What you should do :: The listing that follows is to be output in full and without change.
────
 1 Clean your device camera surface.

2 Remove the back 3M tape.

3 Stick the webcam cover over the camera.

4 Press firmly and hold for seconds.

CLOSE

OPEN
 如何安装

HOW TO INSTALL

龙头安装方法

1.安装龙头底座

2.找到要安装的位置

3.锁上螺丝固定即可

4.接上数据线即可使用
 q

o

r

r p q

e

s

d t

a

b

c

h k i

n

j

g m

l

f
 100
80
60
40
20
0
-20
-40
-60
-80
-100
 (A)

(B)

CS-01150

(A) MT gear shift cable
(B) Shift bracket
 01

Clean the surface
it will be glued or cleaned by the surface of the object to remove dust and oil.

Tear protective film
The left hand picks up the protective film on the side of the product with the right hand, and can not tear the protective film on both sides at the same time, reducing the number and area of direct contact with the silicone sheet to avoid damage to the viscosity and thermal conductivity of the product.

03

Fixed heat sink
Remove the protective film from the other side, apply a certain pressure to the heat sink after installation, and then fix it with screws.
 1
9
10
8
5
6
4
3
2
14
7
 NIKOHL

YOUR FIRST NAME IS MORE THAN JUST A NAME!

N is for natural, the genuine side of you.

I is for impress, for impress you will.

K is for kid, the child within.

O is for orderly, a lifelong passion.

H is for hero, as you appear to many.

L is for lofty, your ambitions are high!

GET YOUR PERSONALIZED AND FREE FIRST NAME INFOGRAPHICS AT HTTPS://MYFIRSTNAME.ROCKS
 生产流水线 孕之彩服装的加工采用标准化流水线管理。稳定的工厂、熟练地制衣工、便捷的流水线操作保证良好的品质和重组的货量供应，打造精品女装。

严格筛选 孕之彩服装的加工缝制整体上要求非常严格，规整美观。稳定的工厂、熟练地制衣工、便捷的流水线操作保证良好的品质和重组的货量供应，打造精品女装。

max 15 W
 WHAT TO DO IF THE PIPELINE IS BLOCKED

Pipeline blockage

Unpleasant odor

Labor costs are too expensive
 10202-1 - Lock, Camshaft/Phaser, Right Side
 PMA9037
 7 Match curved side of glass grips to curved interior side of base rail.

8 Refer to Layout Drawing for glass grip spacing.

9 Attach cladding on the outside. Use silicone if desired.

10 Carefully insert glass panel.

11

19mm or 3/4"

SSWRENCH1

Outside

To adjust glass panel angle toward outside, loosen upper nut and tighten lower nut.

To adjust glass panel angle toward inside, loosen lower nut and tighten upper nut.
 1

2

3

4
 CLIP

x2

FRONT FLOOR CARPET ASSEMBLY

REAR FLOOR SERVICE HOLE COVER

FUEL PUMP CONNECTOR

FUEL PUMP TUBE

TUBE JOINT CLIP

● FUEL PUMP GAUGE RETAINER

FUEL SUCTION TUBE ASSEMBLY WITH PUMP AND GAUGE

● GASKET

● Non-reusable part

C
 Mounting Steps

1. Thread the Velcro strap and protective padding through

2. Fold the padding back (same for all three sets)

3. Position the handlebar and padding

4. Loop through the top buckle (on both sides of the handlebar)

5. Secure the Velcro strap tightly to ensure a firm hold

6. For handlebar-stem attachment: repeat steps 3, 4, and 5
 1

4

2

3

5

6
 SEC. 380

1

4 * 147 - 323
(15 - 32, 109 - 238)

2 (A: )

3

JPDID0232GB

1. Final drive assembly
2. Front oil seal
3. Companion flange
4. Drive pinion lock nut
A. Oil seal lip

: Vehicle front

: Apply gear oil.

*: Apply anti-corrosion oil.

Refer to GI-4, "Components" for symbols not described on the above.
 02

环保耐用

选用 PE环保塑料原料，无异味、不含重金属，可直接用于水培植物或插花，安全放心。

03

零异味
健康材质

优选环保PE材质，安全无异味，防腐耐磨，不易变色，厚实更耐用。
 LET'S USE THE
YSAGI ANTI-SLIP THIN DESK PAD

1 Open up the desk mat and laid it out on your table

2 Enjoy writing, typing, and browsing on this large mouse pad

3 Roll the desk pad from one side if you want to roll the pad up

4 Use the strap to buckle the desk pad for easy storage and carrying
────
Problem solution ::
 1 Clean your device camera surface.

2 Remove the back 3M tape.

3 Stick the webcam cover over the camera.

4 Press firmly and hold for seconds.

CLOSE

OPEN
 如何安装

HOW TO INSTALL

龙头安装方法

1.安装龙头底座

2.找到要安装的位置

3.锁上螺丝固定即可

4.接上数据线即可使用
 q

o

r

r p q

e

s

d t

a

b

c

h k i

n

j

g m

l

f
 100
80
60
40
20
0
-20
-40
-60
-80
-100
 (A)

(B)

CS-01150

(A) MT gear shift cable
(B) Shift bracket
 01

Clean the surface
it will be glued or cleaned by the surface of the object to remove dust and oil.

Tear protective film
The left hand picks up the protective film on the side of the product with the right hand, and can not tear the protective film on both sides at the same time, reducing the number and area of direct contact with the silicone sheet to avoid damage to the viscosity and thermal conductivity of the product.

03

Fixed heat sink
Remove the protective film from the other side, apply a certain pressure to the heat sink after installation, and then fix it with screws.
 1
9
10
8
5
6
4
3
2
14
7
 NIKOHL

YOUR FIRST NAME IS MORE THAN JUST A NAME!

N is for natural, the genuine side of you.

I is for impress, for impress you will.

K is for kid, the child within.

O is for orderly, a lifelong passion.

H is for hero, as you appear to many.

L is for lofty, your ambitions are high!

GET YOUR PERSONALIZED AND FREE FIRST NAME INFOGRAPHICS AT HTTPS://MYFIRSTNAME.ROCKS
 生产流水线 孕之彩服装的加工采用标准化流水线管理。稳定的工厂、熟练地制衣工、便捷的流水线操作保证良好的品质和重组的货量供应，打造精品女装。

严格筛选 孕之彩服装的加工缝制整体上要求非常严格，规整美观。稳定的工厂、熟练地制衣工、便捷的流水线操作保证良好的品质和重组的货量供应，打造精品女装。

max 15 W
 WHAT TO DO IF THE PIPELINE IS BLOCKED

Pipeline blockage

Unpleasant odor

Labor costs are too expensive
 10202-1 - Lock, Camshaft/Phaser, Right Side
 PMA9037
 7 Match curved side of glass grips to curved interior side of base rail.

8 Refer to Layout Drawing for glass grip spacing.

9 Attach cladding on the outside. Use silicone if desired.

10 Carefully insert glass panel.

11

19mm or 3/4"

SSWRENCH1

Outside

To adjust glass panel angle toward outside, loosen upper nut and tighten lower nut.

To adjust glass panel angle toward inside, loosen lower nut and tighten upper nut.
 1

2

3

4
 CLIP

x2

FRONT FLOOR CARPET ASSEMBLY

REAR FLOOR SERVICE HOLE COVER

FUEL PUMP CONNECTOR

FUEL PUMP TUBE

TUBE JOINT CLIP

● FUEL PUMP GAUGE RETAINER

FUEL SUCTION TUBE ASSEMBLY WITH PUMP AND GAUGE

● GASKET

● Non-reusable part

C
 Mounting Steps

1. Thread the Velcro strap and protective padding through

2. Fold the padding back (same for all three sets)

3. Position the handlebar and padding

4. Loop through the top buckle (on both sides of the handlebar)

5. Secure the Velcro strap tightly to ensure a firm hold

6. For handlebar-stem attachment: repeat steps 3, 4, and 5
 1

4

2

3

5

6
 SEC. 380

1

4 * 147 - 323
(15 - 32, 109 - 238)

2 (A: )

3

JPDID0232GB

1. Final drive assembly
2. Front oil seal
3. Companion flange
4. Drive pinion lock nut
A. Oil seal lip

: Vehicle front

: Apply gear oil.

*: Apply anti-corrosion oil.

Refer to GI-4, "Components" for symbols not described on the above.
 02

环保耐用

选用 PE环保塑料原料，无异味、不含重金属，可直接用于水培植物或插花，安全放心。

03

零异味
健康材质

优选环保PE材质，安全无异味，防腐耐磨，不易变色，厚实更耐用。
 LET'S USE THE
YSAGI ANTI-SLIP THIN DESK PAD

1 Open up the desk mat and laid it out on your table

2 Enjoy writing, typing, and browsing on this large mouse pad

3 Roll the desk pad from one side if you want to roll the pad up

4 Use the strap to buckle the desk pad for easy storage and carrying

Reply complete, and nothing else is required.